Data Models

Pydantic data models used throughout IntelliScraper.

Pydantic data models for IntelliScraper.

Defines the core data structures used throughout the library:

  • RequestEvent / SessionStats — time-series request tracking.

  • Session — browser session with cookies, storage, and fingerprint.

  • Proxy — proxy server configuration.

  • ScrapeRequest — input parameters for a scrape operation.

  • ScrapeResponse — output of a scrape operation with enriched metadata.

class intelliscraper.common.models.RequestEvent(*, sent_at, request_status)[source]

Bases: BaseModel

A single scraping request event in time-series format.

Each event captures when a request was made and its outcome, enabling audit trails and performance analysis.

Parameters:
sent_at

Unix timestamp when this request was sent.

Type:

float

request_status

Outcome status of the scraping request.

Type:

intelliscraper.enums.ScrapStatus

sent_at: float
request_status: ScrapStatus
model_config = {}

Configuration for the model, should be a dictionary conforming to [ConfigDict][pydantic.config.ConfigDict].

class intelliscraper.common.models.SessionStats(*, request_events=<factory>)[source]

Bases: BaseModel

Thread-safe statistics collector for scraping sessions.

Maintains a time-series log of all request events and provides computed statistics about success rates, failures, and performance. All operations are thread-safe via an internal Lock.

Parameters:

request_events (list[RequestEvent])

request_events

Chronological list of all request events.

Type:

list[intelliscraper.common.models.RequestEvent]

model_config = {'arbitrary_types_allowed': True}

Configuration for the model, should be a dictionary conforming to [ConfigDict][pydantic.config.ConfigDict].

request_events: list[RequestEvent]
add_request_event(request_event)[source]

Add a request event to the log in a thread-safe manner.

Parameters:

request_event (RequestEvent) – The RequestEvent to record.

Return type:

None

property stats: dict[str, int]

Get a breakdown of all request statuses.

Returns:

Dictionary mapping status names to counts, e.g.:

{"success": 42, "partial_success": 3, "failed": 1, ...}

model_post_init(context, /)

This function is meant to behave like a BaseModel method to initialize private attributes.
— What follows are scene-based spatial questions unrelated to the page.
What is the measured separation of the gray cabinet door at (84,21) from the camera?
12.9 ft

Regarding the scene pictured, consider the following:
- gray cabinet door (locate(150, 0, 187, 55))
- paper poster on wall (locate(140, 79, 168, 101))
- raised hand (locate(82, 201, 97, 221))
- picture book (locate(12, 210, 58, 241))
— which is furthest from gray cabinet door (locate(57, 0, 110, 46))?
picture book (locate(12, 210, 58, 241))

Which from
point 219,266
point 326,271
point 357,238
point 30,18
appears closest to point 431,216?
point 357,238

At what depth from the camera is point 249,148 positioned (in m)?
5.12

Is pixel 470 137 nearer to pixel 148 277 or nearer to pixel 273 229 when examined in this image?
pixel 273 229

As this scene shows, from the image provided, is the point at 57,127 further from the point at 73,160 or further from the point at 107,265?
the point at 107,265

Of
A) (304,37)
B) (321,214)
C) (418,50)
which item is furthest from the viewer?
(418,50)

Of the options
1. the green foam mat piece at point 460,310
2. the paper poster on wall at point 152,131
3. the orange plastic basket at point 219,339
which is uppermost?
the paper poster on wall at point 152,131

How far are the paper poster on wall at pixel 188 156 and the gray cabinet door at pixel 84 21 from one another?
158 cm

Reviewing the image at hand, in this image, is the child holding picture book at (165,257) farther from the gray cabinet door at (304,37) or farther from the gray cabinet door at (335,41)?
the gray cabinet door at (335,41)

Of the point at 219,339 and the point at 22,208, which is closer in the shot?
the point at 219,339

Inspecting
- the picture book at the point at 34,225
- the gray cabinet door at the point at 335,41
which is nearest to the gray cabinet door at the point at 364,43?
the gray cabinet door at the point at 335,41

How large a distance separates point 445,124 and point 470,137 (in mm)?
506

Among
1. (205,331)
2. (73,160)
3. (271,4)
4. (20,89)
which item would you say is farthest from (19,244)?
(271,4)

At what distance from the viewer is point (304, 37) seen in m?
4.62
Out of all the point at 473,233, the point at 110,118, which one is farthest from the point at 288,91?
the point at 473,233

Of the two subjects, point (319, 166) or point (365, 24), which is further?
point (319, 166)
It takes context as an argument since that’s what pydantic-core passes when calling it.

Parameters:
  • self (BaseModel) – The BaseModel instance.

  • context (Any) – The context.

Return type:

None

class intelliscraper.common.models.Session(*, site, base_url, cookies=<factory>, localStorage=None, sessionStorage=None, fingerprint=None, stats=<factory>)[source]

Bases: BaseModel

Browser session data for authenticated scraping.

Captures all state needed to resume an authenticated browser session: cookies, localStorage, sessionStorage, and a browser fingerprint for anti-detection.

Parameters:
site

Identifier for the target site (e.g. "linkedin").

Type:

str

base_url

The base URL used for scraping.

Type:

str

cookies

List of cookie dicts captured from the session.

Type:

list[dict]

localStorage

Key-value pairs from the browser’s localStorage.

Type:

dict | None

sessionStorage

Key-value pairs from the browser’s sessionStorage.

Type:

dict | None

fingerprint

Browser fingerprint data for anti-detection.

Type:

dict | None

stats

Time-series event log and computed statistics.

Type:

intelliscraper.common.models.SessionStats

site: str
base_url: str
cookies: list[dict]
localStorage: dict | None
sessionStorage: dict | None
fingerprint: dict | None
stats: SessionStats
model_config = {}

Configuration for the model, should be a dictionary conforming to [ConfigDict][pydantic.config.ConfigDict].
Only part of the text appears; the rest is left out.